Троемордвием сиял свет, в нем не осталось ни капли колдовской энергии.
— Пошли, солдат, — сказал он. — До того, как ее заберешь, тебя отведут в санчасть. А что касается Черной Марфы, она просто так не уйдет. Ей устроят отвальную. Эта женщина была нам очень дорога.
— Куда мне идти? — с трудом выдавил из себя солдат, которого шатало все сильнее и сильнее.
— Тобой займется Народный комиссар здравоохранения, — сказал Узбег. — Волчьи раны лечатся за какой-то час.
Еще позже последовала отвальная.
Тохтага Узбег не показывал, насколько тяжело у него на сердце, солдат не показывал, насколько не по нраву ему идея отправляться восвояси до наступления ночи, Габриэла Бруна не показывала, что все в ней разрывается от печали и страха.
Тохтага Узбег вынес во двор фонограф с восковыми валиками, и над Троемордвием одна за другой зазвучали революционные песни нашего детства. Время от времени Бабка Удвал подбавляла аккорд-другой на своем маленьком аккордеоне. Все скрывали свою боль, и на отвальной на первый взгляд царила радостная атмосфера, но никто не хотел на самом деле отдаляться от Габриэлы Бруны, и пастухи пустили животину пастись в непосредственной близости от мызы и юрт, чтобы поучаствовать в развлечениях и ничего не упустить.

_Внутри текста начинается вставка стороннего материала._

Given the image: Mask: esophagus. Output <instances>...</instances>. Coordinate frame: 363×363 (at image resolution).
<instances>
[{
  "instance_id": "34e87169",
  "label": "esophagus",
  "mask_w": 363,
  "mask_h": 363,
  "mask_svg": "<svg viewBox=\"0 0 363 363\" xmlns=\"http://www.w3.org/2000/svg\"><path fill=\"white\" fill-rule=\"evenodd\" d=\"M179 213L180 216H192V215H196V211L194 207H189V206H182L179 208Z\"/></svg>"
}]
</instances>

В какой-то момент Габриэла Бруна захотела поднять на мачту, высившуюся в центре двора, огромное красное знамя. Порыв ветра надул стяг словно трепещущий парус, и Габриэла Бруна оказалась целиком объята тканью, восхитительно волнующимся алым полотном. Солдат тут же забеспокоился, боясь, что благодаря какому-то магическому выверту арестантка ускользнет, ведь она и в самом деле совсем исчезла под знаменем. Солдат был храбр и пережил встречу с волками, но, воспитанный на довольно примитивной пропаганде, все еще валил в одну кучу шаманов и иллюзионистов.
— Эй! Черная Марфа! — позвал он хриплым голосом.
Дул ветер, комсомольская песня резала вокруг нас воздух, обеспокоенный солдат стоял, положив руку на свой пистолет без патронов. Габриэлу Бруну поглотили алые волны. И наконец, нет, она боролась, она отстранила налипший на нее кумач и, наверное, заодно вытерла застившие глаза слезы, она уже высвободилась, уже опять было видно ее лицо.
Вот. Вот и все с Габриэлой Бруной, говорит Дондог.
Вот и все с Габриэлой Бруной.
Часть III
ЛАГЕРЯ
11
Маркони
Вот и все с Габриэлой Бруной, подумал кто-то совсем рядом. Ладно. Не будем больше к этому возвращаться. А что тогда с Гюльмюзом Корсаковым?.. Можно перевернуть и страницу Гюльмюза Корсакова, не так ли?.. Не все ли и с ним тоже?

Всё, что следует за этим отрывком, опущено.